- Source excerpt -
++++++++++
Created on 03-24-2014 06:48 AM - edited 09-16-2022 01:55 AM
Hi,
I am a newbie to Apache Spark.
I have installed CDH-5 using parcels (Beta 2 Version) and installed Spark also
As per the Spark installation documentation, http://www.cloudera.com/content/cloudera-content/cloudera-docs/CDH5/latest/CDH5-Installation-Guide/c..., it is said,
" Note:
So, if YARN in CDH-5 does not support Spark, how do we run Spark in CDH-5?
Please let me know and also proivde any documentation if available.
Thanks!
Created 03-24-2014 06:51 AM
At the moment, CDH5b2 deploys Spark in "standalone" mode: https://spark.apache.org/docs/0.9.0/spark-standalone.html
This simply means Spark tries to manage resources itself, rather than participating in a cluster manager like YARN or Mesos. As an end user, it shouldn't make much difference to you at all. Just fire up the shell and go.
Once a few kinks are worked out, Spark's YARN integration will be used in the future, as I understand.
Created 03-25-2014 04:29 AM
Are you on CDH5 beta 2? It already includes Spark. I wonder if its setup of Spark is interfering with whatever you have installed separately, or vice versa. Can you simply use the built-in deployment? It would be easier.
Created 03-24-2014 06:51 AM
At the moment, CDH5b2 deploys Spark in "standalone" mode: https://spark.apache.org/docs/0.9.0/spark-standalone.html
This simply means Spark tries to manage resources itself, rather than participating in a cluster manager like YARN or Mesos. As an end user, it shouldn't make much difference to you at all. Just fire up the shell and go.
Once a few kinks are worked out, Spark's YARN integration will be used in the future, as I understand.
Created 03-25-2014 04:24 AM
Hi,
I have installed Spark in Stand alone mode in CDH-5 cluster. But when I start the Spark Master, I am getting the following error -
Exception in thread "main" java.lang.NoClassDefFoundError: org/apache/spark/deploy/master/Master Caused by: java.lang.ClassNotFoundException: org.apache.spark.deploy.master.Master at java.net.URLClassLoader$1.run(URLClassLoader.java:202) at java.security.AccessController.doPrivileged(Native Method) at java.net.URLClassLoader.findClass(URLClassLoader.java:190) at java.lang.ClassLoader.loadClass(ClassLoader.java:306) at sun.misc.Launcher$AppClassLoader.loadClass(Launcher.java:301) at java.lang.ClassLoader.loadClass(ClassLoader.java:247) Could not find the main class: org.apache.spark.deploy.master.Master. Program will exit.
++++++++++
- Dataset content -
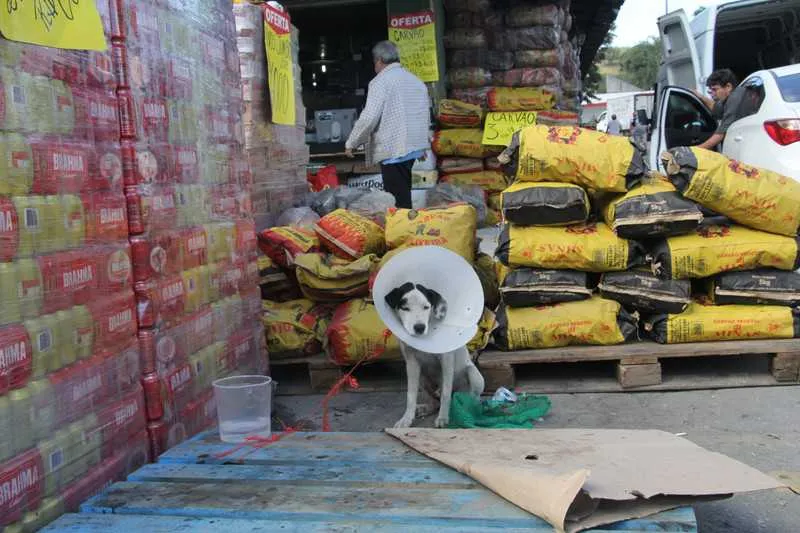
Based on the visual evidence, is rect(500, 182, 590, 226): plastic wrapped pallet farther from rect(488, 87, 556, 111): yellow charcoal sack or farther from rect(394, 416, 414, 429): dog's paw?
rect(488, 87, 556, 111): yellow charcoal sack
++++++++++
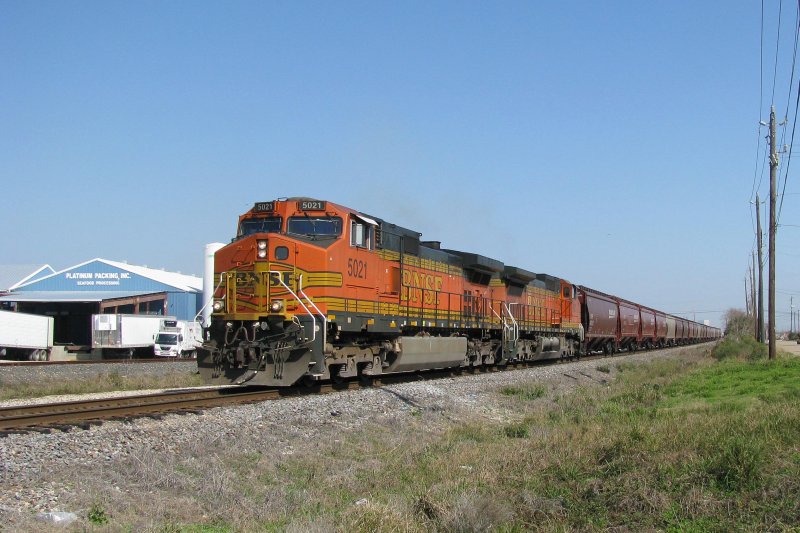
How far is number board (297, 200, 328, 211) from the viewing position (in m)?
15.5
++++++++++
- Exercise requirements -
In the Spark forum thread, what mode does CDH5 beta 2 use to deploy Spark?

- Full output -
It deploys Spark in "standalone" mode.